Notes on Chapter 4: Analysis of Financial Statements

Definition of Financial Statement Analysis

  • Involves making assessments of a company's financial status and outcomes.
  • Aims to estimate and forecast future financial conditions.
  • Identifies connections and highlights strengths and weaknesses of a business.

Importance of Financial Statement Analysis

  • Assesses managerial performance, corporate efficiency, and financial strengths and weaknesses.
  • Assists in resource allocation and evaluates operational success.
  • Determines a company's ability to meet financial obligations, influencing suppliers and lenders.
  • Assists investors and labor unions in decision-making.
  • Provides insights for economists and researchers about economic trends.

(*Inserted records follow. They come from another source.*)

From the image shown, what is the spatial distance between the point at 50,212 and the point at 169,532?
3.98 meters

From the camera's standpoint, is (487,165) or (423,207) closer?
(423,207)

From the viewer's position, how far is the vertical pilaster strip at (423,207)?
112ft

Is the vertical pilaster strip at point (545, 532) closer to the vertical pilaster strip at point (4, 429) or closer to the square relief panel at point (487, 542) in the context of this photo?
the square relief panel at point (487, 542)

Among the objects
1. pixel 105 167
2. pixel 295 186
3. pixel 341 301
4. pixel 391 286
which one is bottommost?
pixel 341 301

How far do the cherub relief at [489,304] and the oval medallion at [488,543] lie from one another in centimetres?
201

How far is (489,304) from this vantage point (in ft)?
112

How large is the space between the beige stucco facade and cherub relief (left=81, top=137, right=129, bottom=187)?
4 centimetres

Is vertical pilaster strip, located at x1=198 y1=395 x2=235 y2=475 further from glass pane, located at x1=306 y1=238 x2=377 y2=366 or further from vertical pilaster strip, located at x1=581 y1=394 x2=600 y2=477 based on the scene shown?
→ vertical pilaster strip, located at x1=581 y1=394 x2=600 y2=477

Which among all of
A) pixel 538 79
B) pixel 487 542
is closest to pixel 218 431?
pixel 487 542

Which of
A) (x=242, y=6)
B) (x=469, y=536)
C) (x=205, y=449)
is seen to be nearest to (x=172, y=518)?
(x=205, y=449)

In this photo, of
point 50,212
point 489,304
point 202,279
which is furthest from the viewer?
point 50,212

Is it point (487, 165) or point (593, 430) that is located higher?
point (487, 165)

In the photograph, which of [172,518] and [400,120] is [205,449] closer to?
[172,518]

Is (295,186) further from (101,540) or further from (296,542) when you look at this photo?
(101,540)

Goals of Analyzing Financial Statements

  • Evaluate profitability and efficiency of the company and its departments.
  • Determine significance of financial aspects.
  • Identify reasons for changes in profitability and financial status.
  • Assess debt repayment capability and financial liquidity.
  • Based on factual data, accounting conventions, and postulates.
  • Personal judgment may influence the preparation of statements.

Tools for Analyzing Financial Statements

  1. Comparative Statements
    • Shows profitability and stability over different periods.
    • Compares key financial statements like balance sheets and profit-loss statements.
  2. Common Size Statements
    • Shows relationship of items to a common item as percentages.
  3. Trend Analysis
    • Studies changes in operations and health over multiple years.
  4. Ratio Analysis
    • Evaluates profitability, stability, and efficiency.
  5. Cash Flow Analysis
    • Examines cash movement, detailing inflows and outflows.

Comparative Statement

  • Includes profit and loss statements and balance sheets with figures from current and previous years.
  • Shows absolute and relative changes, aiding in understanding account balances and operational activities.

Preparing Comparative Statements

  • List figures for two periods.
  • Determine absolute changes and percentage changes.

Common Size Statement

  • Analyzes changes in financial position and operational results as a percentage of total revenue or aggregate figure.

Preparing a Common Size Statement

  • List figures for two periods and choose a common base (often set as 100).
  • Calculate percentage of each item based on the common base.

Limitations of Financial Statement Analysis

  • Does not account for price level changes.
  • Can be misleading with changes in accounting procedures.
  • Focuses only on monetary information, ignoring non-monetary aspects.
  • Prepared according to accounting concepts, which might not reflect current position accurately.